Год назад погиб бас-гитарист группы «Монгол Шуудан» Алексей Поляков.
Это случилось в «Отрыжке» – первом московском ночном рок-кафе, которое он организовал вместе с Олегом Абрамовым (нынешним Президентом Фонда «Загублянное
Детство»).
Смерть друга и единомышленника сильно повлияла на Олега. Он бросил пить, закрыл кафе, расстался с некоторыми людьми, которых раньше считал
друзьями. И вообще, по его собственному признанию, сильно изменился: стал злее, жестче, считает, что Лешина смерть не дает возможности прощать теперь некоторые поступки.
Говорить с Олегом трудно — нервничает, не находит
«нужных» слов. Я попыталась записать все, что он сумел рассказать и вспомнить об Алексее Полякове и о том счастливом времени, когда они работали вместе.
Татьяна Чернова
В свое время я открыл первый в России магазин. торгующий по негосударственным ценам. Когда их стало три — мне уже было скучно, и я решил попробовать взять в аренду кафе.
Однажды я сидел в кафе «Отрадное» (я тогда прилично выпивал) и случайно оказался за одним столом с Поляковым — мы не были знакомы тогда. Выяснилось, что он тоже думает о музыкальном кафе. Договорились на следующий день встретиться и всерьез все обговорить, но Лешка не пришел — не поверил. Потом, месяца через полтора, мы опять встретились в «Отрыжке» и тогда уже все решили.

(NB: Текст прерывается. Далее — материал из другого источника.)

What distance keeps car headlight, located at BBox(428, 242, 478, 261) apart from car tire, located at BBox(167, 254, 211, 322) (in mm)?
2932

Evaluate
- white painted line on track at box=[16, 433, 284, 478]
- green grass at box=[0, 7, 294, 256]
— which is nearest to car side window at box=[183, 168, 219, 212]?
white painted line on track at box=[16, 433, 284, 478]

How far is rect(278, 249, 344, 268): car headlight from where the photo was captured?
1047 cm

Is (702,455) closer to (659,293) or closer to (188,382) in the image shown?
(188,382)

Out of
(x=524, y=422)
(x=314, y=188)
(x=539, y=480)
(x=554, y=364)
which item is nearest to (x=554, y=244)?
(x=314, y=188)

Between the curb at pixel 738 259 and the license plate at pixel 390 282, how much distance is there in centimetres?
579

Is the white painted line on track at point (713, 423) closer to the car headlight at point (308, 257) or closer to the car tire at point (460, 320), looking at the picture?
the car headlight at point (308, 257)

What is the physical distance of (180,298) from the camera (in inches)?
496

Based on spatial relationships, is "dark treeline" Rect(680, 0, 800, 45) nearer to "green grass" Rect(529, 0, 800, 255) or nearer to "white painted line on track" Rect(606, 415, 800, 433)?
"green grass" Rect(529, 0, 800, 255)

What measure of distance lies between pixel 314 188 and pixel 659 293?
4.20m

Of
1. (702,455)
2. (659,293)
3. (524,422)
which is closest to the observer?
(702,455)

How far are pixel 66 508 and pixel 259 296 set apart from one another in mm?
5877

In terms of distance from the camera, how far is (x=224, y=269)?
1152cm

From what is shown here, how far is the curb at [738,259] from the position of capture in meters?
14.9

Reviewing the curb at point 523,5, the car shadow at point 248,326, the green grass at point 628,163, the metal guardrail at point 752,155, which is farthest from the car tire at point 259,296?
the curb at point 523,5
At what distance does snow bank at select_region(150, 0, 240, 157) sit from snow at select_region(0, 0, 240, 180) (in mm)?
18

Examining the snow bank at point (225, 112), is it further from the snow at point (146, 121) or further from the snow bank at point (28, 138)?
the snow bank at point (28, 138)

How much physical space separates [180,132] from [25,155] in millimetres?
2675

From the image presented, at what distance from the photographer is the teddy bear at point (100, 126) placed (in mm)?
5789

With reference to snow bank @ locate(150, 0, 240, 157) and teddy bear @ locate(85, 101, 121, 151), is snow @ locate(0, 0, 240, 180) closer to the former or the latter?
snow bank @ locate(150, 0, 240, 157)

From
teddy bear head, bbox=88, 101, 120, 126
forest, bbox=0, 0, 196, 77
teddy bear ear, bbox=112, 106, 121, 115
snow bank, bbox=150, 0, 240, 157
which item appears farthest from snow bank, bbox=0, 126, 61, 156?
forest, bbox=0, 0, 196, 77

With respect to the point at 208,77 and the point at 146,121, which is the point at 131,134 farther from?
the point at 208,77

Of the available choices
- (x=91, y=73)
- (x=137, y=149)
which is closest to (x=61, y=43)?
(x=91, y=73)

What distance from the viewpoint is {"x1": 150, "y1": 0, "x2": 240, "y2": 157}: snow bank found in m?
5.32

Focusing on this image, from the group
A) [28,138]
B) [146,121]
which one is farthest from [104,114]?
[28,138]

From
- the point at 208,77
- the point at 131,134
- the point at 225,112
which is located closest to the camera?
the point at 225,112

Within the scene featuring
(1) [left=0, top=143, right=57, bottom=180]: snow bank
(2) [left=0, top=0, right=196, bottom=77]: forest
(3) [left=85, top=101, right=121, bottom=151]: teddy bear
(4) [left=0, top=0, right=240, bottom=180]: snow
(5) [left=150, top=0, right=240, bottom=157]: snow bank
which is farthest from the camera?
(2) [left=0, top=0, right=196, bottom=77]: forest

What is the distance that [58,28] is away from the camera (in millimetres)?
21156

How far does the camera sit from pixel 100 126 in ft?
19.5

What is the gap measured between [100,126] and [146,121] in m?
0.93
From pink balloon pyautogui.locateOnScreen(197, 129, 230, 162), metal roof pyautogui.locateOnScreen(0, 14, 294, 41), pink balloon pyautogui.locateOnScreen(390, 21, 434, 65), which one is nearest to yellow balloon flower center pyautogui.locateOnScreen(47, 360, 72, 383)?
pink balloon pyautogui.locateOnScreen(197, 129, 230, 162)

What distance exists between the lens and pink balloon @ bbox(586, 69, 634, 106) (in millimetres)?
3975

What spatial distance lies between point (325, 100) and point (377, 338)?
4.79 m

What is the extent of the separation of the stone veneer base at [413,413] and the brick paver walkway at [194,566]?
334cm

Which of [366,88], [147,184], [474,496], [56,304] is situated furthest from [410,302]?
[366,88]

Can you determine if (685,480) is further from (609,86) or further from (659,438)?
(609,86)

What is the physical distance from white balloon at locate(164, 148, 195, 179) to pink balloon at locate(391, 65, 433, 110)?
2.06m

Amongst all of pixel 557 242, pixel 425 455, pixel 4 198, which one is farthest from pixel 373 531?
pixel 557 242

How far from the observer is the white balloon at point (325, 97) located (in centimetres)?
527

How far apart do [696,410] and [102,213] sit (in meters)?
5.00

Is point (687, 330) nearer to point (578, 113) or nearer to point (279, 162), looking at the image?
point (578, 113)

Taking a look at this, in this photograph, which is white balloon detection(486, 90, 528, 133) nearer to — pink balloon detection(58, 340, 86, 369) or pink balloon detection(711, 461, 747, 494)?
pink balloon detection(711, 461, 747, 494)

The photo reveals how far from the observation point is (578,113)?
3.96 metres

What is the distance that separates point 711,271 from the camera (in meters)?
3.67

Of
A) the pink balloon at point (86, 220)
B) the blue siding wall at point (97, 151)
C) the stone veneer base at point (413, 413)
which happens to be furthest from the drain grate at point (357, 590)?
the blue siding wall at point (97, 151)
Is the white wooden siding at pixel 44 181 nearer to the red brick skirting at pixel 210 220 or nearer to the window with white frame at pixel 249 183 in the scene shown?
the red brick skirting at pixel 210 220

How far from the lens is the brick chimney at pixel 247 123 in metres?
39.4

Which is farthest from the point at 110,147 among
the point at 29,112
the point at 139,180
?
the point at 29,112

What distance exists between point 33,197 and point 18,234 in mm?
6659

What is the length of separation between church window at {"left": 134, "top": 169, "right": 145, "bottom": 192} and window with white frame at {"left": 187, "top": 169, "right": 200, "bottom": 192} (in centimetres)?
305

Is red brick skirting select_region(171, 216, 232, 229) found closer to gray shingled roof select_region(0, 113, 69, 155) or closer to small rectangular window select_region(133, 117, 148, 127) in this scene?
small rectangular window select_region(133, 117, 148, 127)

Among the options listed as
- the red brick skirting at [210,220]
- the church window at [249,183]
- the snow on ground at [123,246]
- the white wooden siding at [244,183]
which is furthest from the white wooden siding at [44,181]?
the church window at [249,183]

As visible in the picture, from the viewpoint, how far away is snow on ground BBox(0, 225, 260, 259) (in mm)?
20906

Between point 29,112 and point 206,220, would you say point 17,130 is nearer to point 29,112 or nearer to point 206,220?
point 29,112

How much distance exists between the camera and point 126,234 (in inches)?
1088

Мы были очень похожие люди и нам хватило трех дней, чтобы начать дело. Я видел: он — человек сумасшедший, болен идей так же, как и я. Все! Для меня этого было достаточно! Когда людей захватывает общая идея, отношения становятся совсем другими. Лешку не интересовали деньги, которые будет или не будет давать кафе. Он, как и я, видел, что простаивают огромные площади, а людям негде провести хорошо время, встретиться с любимой музыкой.
«Отрыжка» славилась тогда нехорошей репутацией: кавказские народы там вечерами пили, регулярно дрались, то пристрелят кого, то порежут. Отвратительная, в общем, была репутация… А мы загорелись там все изменить.
Через две недели уже сделали сцену, поставили решетки. Мы были больны работой! Лешка делал музыкальную программу, занимался с музыкантами, ему целыми днями звонили со всего города. Он был человек необыкновенный в общении: в течении пяти минут находил общий язык с любым, нагружал так, влегкую, непринужденно, доброжелательно. За ящик пива мог кого угодно уговорить что-то сделать. Я в его дела не лез. На мне была административная работа: деньги считал, с милицией разбирался, следил за порядком — место было жутковатое, вообще-то. Нас там и били… Лелик еще говорил: «Олег, что-то все тебе достается.» Я с сотрясением мозга в больнице валялся, в милицию меня забирали — дубинами обработали и закинули в машину. Это за то, что я ребятам сказал: «Снимайте!», когда менты панков начали избивать. Провокация была.
События разворачивались так стремительно, что нам просто времени не хватало даже сесть за стол, пообщаться нормально. Веришь, мы за полгода не успели поговорить по душам, ни разу не выпили вместе — столько у нас было много работы.
И вот я улетел в Новосибирск на три дня, хотя должен был работать, — но у меня друга судили.
А Лешку зарезали…
Прилетел, подхожу к кафе и вижу: что-то там не так — афиши нет после выходных. А мне говорят, что завтра похороны…
Лешка занимался эти дни не своей работой — он делал то, что должен был делать я! Его делом была музыка, с подобной публикой в невменяемом состоянии всегда разбирался я…
Мы сами ушли из «Отрадного», нас никто не закрывал. Не смогли больше там работать.
От нового рок-кафе нас все отговаривали. Но в «Секстоне» публика другая, да и мы сильно изменились после Лешкиной смерти.
Если б Лелик увидел наш «Секстон” — он бы офигел!
P.S. Уголовное дело об убийстве Алексея Полякова закрывают. Один из подонков «погиб трагически при невыясненых обстоятельствах», а потому и второго освободили.
Наташа Полякова плачет и не может смириться с тем, что убийца ее мужа не будет наказан. А маленькая Юлька растет, несмотря ни на что, и радуется подаркам, которые приносят папины друзья из «Пого», «Ва-банка», «Секстон ФОЗДа».